***** RECORDS SUPPLIED

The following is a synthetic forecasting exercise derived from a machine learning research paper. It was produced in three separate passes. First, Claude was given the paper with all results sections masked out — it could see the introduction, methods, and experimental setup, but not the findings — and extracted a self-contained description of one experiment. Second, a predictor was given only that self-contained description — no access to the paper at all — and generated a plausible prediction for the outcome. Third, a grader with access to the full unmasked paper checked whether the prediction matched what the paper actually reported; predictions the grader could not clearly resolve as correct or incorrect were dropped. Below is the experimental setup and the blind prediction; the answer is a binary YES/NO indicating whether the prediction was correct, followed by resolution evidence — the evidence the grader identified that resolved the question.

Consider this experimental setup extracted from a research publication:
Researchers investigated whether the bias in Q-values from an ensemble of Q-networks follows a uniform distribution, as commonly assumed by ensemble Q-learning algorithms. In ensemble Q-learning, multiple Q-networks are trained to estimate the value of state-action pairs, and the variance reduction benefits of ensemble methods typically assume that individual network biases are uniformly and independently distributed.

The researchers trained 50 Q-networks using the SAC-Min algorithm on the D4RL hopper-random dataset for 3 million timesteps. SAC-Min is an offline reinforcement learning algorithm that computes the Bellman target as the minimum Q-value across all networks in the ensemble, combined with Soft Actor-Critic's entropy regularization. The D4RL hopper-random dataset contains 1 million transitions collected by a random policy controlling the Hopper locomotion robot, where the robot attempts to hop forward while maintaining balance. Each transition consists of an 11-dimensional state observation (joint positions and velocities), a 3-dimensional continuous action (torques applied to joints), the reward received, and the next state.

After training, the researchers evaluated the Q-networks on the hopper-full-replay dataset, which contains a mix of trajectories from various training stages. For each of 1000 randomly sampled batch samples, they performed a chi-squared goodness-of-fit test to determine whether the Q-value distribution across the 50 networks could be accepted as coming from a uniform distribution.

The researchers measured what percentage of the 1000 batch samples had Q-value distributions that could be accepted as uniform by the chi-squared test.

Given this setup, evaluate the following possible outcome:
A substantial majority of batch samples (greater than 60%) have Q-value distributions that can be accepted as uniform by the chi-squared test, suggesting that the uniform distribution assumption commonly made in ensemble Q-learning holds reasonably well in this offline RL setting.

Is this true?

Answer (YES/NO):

**********

THE PROBLEM – Looking through the records, copy out every line in which the word "this" is found.

TASK OUTPUT –
Consider this experimental setup extracted from a research publication:
Given this setup, evaluate the following possible outcome:
A substantial majority of batch samples (greater than 60%) have Q-value distributions that can be accepted as uniform by the chi-squared test, suggesting that the uniform distribution assumption commonly made in ensemble Q-learning holds reasonably well in this offline RL setting.
Is this true?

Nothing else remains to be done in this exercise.